Set the listing down again exactly, please, apart from its pictures.

Start of Block

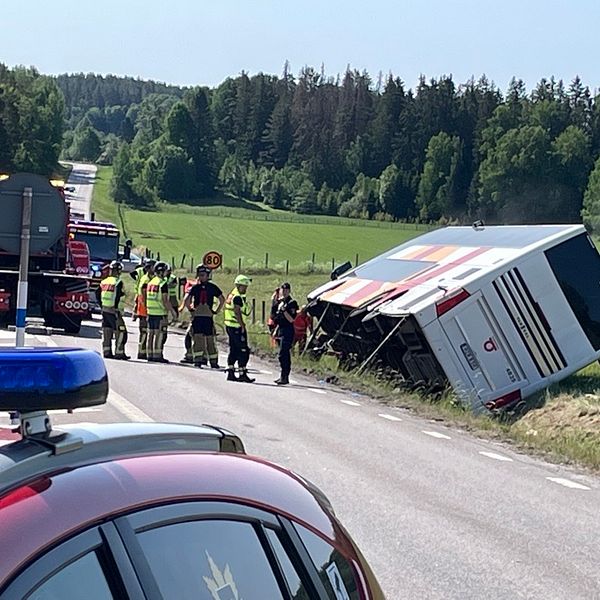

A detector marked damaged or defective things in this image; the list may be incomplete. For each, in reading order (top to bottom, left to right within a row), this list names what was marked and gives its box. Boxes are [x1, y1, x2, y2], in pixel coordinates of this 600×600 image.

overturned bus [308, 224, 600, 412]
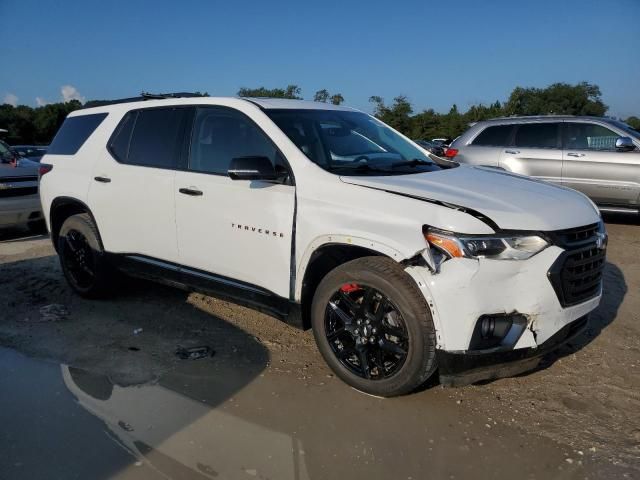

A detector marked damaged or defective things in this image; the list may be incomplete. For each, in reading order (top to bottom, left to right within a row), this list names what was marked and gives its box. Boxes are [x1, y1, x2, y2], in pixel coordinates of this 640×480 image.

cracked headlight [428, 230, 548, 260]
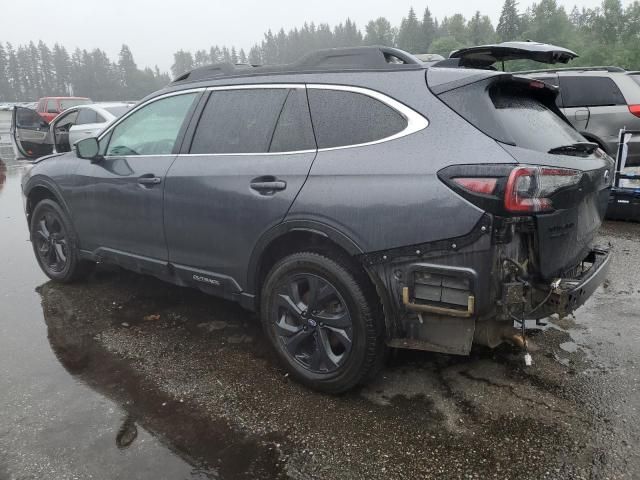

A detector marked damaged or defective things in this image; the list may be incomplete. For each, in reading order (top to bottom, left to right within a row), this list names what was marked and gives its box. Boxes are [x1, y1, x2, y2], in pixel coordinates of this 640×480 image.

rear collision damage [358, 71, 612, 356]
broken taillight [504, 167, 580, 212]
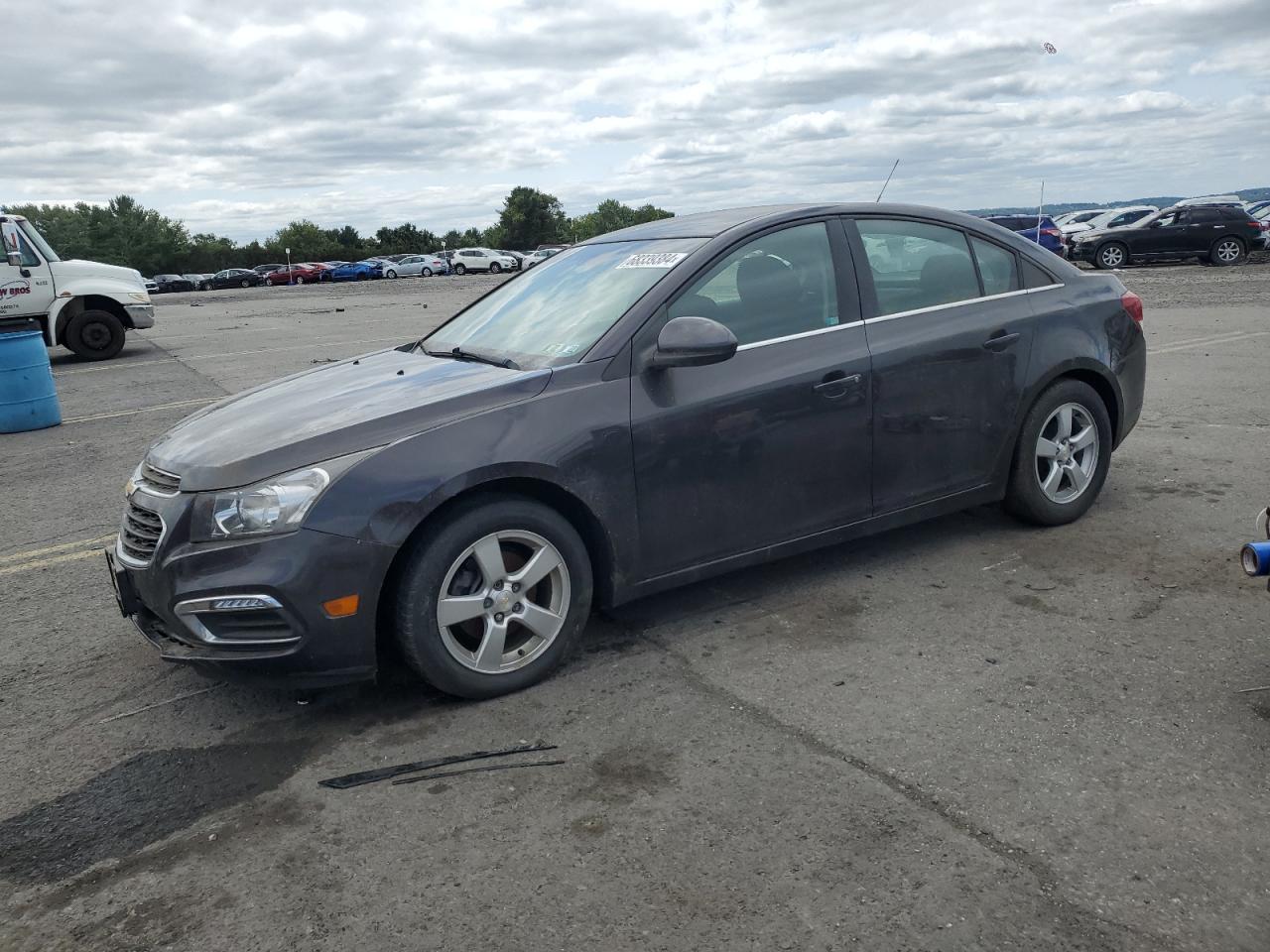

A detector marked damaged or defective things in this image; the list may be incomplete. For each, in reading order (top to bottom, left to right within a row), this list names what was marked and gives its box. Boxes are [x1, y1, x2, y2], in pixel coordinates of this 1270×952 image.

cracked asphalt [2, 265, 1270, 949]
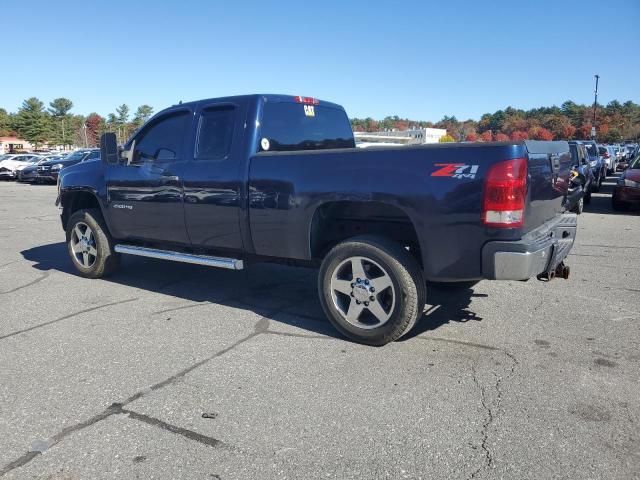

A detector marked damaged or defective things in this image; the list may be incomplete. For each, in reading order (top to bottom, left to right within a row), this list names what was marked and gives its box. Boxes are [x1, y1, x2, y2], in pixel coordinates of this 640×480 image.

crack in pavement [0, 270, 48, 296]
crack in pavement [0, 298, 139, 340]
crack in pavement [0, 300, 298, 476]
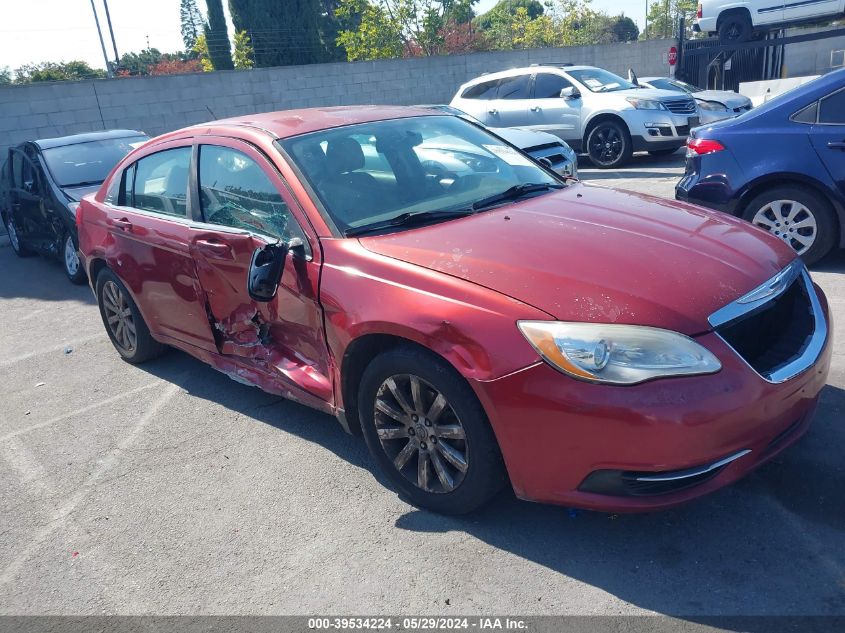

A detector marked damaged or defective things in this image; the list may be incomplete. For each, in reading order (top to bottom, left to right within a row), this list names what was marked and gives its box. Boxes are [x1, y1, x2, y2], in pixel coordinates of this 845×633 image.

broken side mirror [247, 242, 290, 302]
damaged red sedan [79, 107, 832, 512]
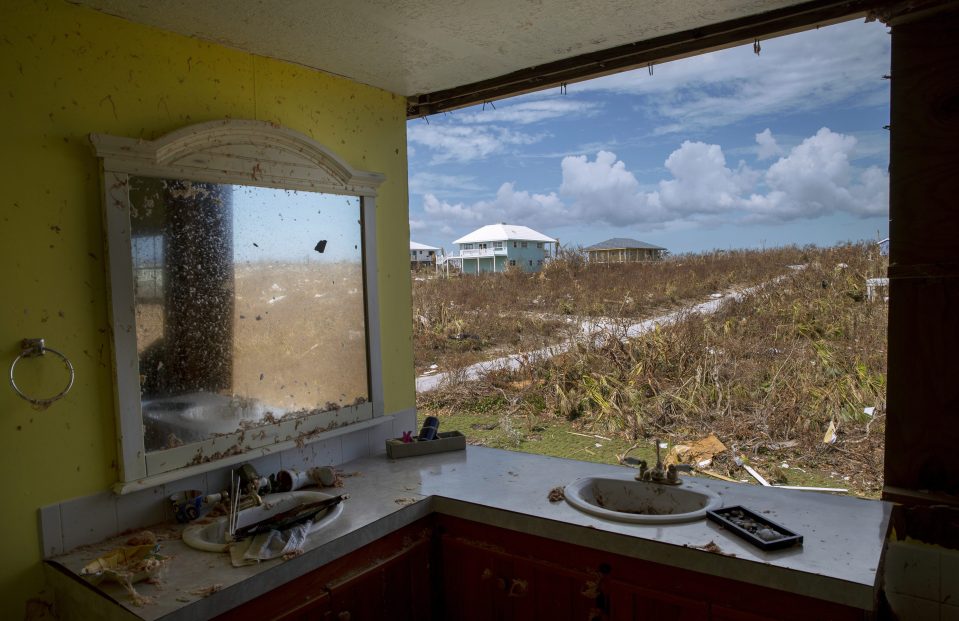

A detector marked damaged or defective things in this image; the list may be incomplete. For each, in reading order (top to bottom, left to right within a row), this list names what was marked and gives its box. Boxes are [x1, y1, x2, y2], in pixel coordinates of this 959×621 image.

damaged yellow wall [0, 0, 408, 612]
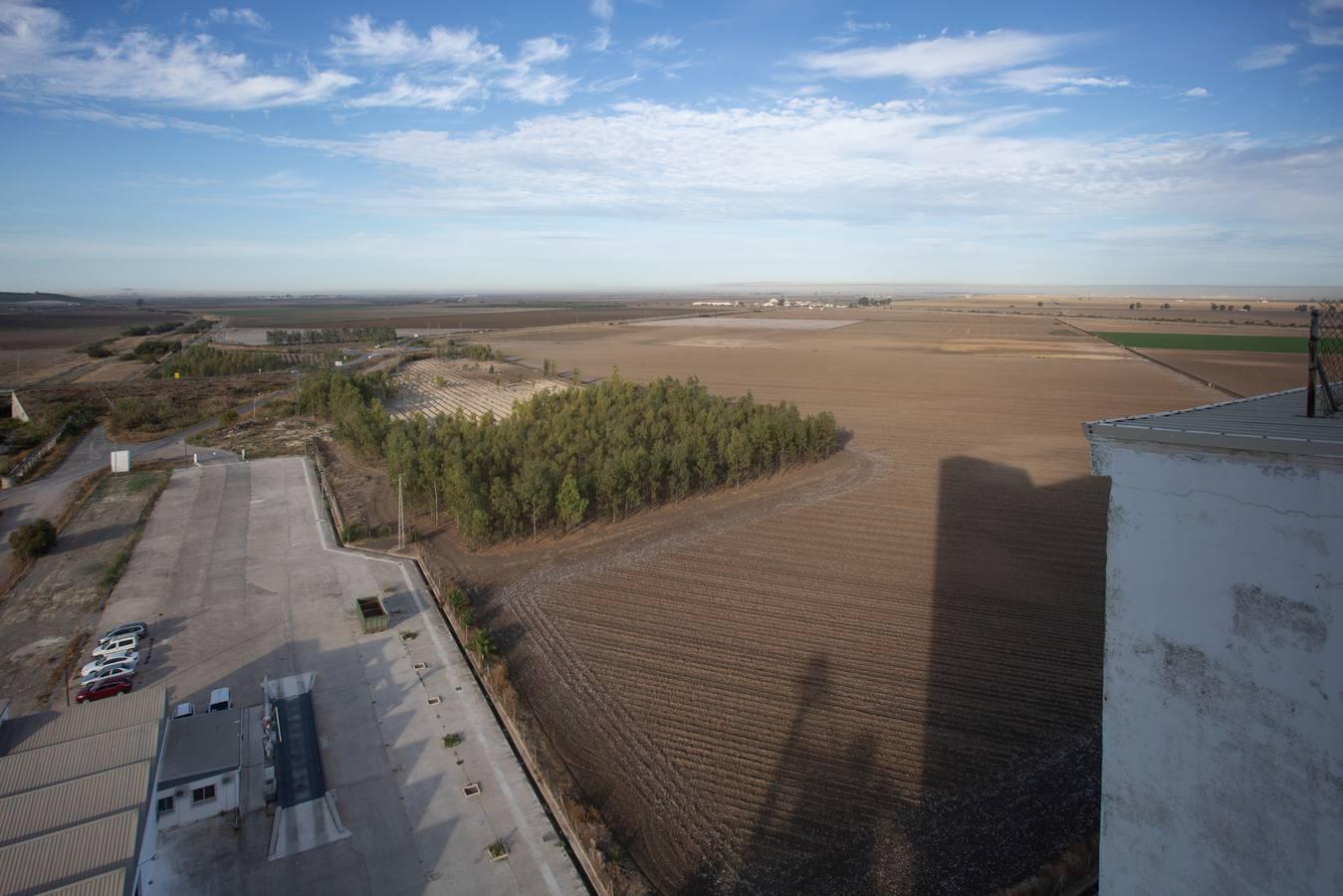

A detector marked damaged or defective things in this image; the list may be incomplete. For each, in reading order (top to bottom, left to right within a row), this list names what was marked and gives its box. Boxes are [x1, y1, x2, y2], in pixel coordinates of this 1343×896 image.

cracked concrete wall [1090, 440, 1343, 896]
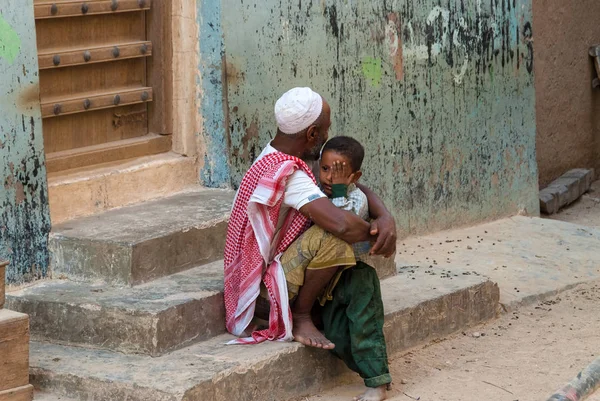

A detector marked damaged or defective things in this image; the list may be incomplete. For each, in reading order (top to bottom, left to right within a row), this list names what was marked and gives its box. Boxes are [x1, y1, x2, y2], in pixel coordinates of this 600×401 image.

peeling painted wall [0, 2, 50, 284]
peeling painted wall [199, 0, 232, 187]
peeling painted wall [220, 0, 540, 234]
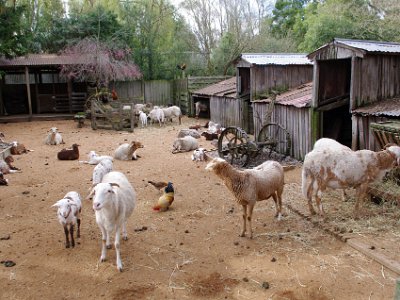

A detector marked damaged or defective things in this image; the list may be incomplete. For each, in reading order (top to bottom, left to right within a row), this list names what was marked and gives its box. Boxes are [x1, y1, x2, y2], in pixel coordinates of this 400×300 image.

End of Block

Expected output:
A detector marked damaged or defective things in this image; the list may be incomplete. For each, in reading order (top to bottom, left to right within a row), this list names what was marked and gives its box. Boxes are [x1, y1, x2, y2], in pixel coordinates of this 600×600 image.

overturned bus [308, 224, 600, 412]

A detector marked damaged or defective things in this image; the list may be incomplete. For each, in reading order (top to bottom, left to right within a row), this list names what was marked and gives its box. Boxes are [x1, y1, x2, y2], in pixel coordinates of this 640×480 image.

cracked headlight [428, 230, 548, 260]

A detector marked damaged or defective things in this image; the list may be incomplete. For each, in reading order (top to bottom, left to right within a row), this list names what was marked and gives its box. Boxes are [x1, y1, x2, y2], in pixel coordinates of this 640×480 image.

rear collision damage [358, 71, 612, 356]
broken taillight [504, 167, 580, 212]

A detector marked damaged or defective things in this image; the list may be incomplete. For each, in reading order (top to bottom, left to right within a row), this list names what was marked and gives its box. Boxes are [x1, y1, x2, y2], in pixel coordinates of this 1270×952 image.

cracked asphalt [2, 265, 1270, 949]

A detector marked damaged or defective things in this image; the list may be incomplete. For each, in reading order (top to bottom, left to right within a row), this list names what was marked and gives its box. Boxes are [x1, y1, x2, y2], in pixel coordinates of this 640×480 image.

crack in pavement [0, 270, 48, 296]
crack in pavement [0, 298, 139, 340]
crack in pavement [0, 300, 298, 476]

A detector marked damaged or defective things in this image; the list may be incomplete. For each, in reading order (top to bottom, left to right within a row), this list names what was marked and gives its box. Boxes are [x1, y1, x2, y2], in pixel coordinates of this 845×633 image.

broken side mirror [247, 242, 290, 302]
damaged red sedan [79, 107, 832, 512]

A detector marked damaged or defective things in this image; the list may be incomplete. For each, in reading order (top to bottom, left to right within a row), this list names what was marked and gives its box. Boxes are [x1, y1, x2, y2], in pixel coordinates of this 959×621 image.

damaged yellow wall [0, 0, 408, 612]

A detector marked damaged or defective things in this image; the list may be incomplete. For each, in reading order (top to bottom, left to right within a row), this list names what was marked and gives its box. Boxes are [x1, y1, x2, y2], in pixel coordinates of this 1343×896 image.

cracked concrete wall [1090, 440, 1343, 896]

A detector marked damaged or defective things in this image; the list may be incomplete. For each, in reading order (top to bottom, left to right within a row), this list names what was marked and gives its box. Boxes are [x1, y1, x2, y2], in pixel coordinates of this 600×401 image.

peeling painted wall [0, 2, 50, 284]
peeling painted wall [199, 0, 232, 187]
peeling painted wall [220, 0, 540, 234]

A detector marked damaged or defective things in this image; the list may be incomplete. For each, in reading order (top to bottom, left to right within a row), this list names what was marked and gives its box. Boxes are [x1, y1, x2, y2], in pixel coordinates of this 400×300 image.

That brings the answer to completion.